Petrino did stay absolutely cool during a fairly rough Q and A session, at least by softball-question standards. Questions about his commitment, the Falcons situation, his integrity, and his general worth as a human being failed to ruffle him in the least. Now, he could go out and start kicking puppies after this, but for the moment there's not even a raised blood vessel on his forehead. (If he does go on a puppy-kicking spree, we'll get footage. Promise.)
Pat Forde of ESPN's hair is a marvel of modern colloid/gel technology. Perfectly in place, and we'd bet it has a wind resistance rating somewhere above industrial siding but just below "Kiper." Someone in Bristol has a patent on sprayable, transparent kevlar. Should a gunfight breakout, run for the makeup kit at the ESPN room and spray yourself with the first aerosol can you can find. It's really your best bet besides hiding behind Sen'Derrick Marks.
"It does include the NFL." Rich Brooks, when asked if his statement that "The SEC is the most competitive league I've been in" included the NFL.

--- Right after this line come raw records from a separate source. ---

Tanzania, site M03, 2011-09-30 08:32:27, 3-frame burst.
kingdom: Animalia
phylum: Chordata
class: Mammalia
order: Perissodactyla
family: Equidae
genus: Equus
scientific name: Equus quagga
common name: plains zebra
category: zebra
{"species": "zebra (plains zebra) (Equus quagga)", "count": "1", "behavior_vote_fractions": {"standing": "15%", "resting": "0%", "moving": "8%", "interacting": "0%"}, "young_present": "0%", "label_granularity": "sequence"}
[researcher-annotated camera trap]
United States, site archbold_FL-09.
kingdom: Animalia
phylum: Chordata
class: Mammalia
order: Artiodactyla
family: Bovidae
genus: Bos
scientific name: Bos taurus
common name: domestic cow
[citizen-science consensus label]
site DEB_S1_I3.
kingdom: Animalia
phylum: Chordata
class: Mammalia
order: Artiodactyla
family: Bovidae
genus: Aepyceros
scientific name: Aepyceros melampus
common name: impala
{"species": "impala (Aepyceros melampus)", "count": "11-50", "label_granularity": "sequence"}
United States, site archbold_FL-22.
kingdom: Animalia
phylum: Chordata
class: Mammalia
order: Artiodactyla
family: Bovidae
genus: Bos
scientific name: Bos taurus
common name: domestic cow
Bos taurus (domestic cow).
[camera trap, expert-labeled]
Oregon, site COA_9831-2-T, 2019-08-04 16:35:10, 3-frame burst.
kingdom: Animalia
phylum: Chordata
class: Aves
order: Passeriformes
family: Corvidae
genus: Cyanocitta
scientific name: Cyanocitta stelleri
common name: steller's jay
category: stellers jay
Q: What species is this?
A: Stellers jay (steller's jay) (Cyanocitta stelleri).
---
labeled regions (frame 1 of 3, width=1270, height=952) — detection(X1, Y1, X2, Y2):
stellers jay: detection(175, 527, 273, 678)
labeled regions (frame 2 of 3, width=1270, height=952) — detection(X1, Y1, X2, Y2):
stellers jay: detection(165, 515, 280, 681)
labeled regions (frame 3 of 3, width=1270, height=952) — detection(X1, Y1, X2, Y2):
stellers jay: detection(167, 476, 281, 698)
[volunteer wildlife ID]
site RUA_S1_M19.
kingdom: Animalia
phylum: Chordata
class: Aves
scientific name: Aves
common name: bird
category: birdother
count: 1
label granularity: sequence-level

Tommy Tuberville continued the Lord of the Manor routine by smoothly and confidently dispatching every question thrown his way. When/if he decides to leave coaching, ESPN's got the check written out to him. Hopefully he can pair with Holtz to balance out the spazzy brilliance of Holtz's performance art with some batter-fried Arkansas smooth. All Mark May seems to do with Holtz is stare in stunned silence most of the time; Tuberville would probably keep his composure even if Holtz came on the set wearing nothing but a whistle.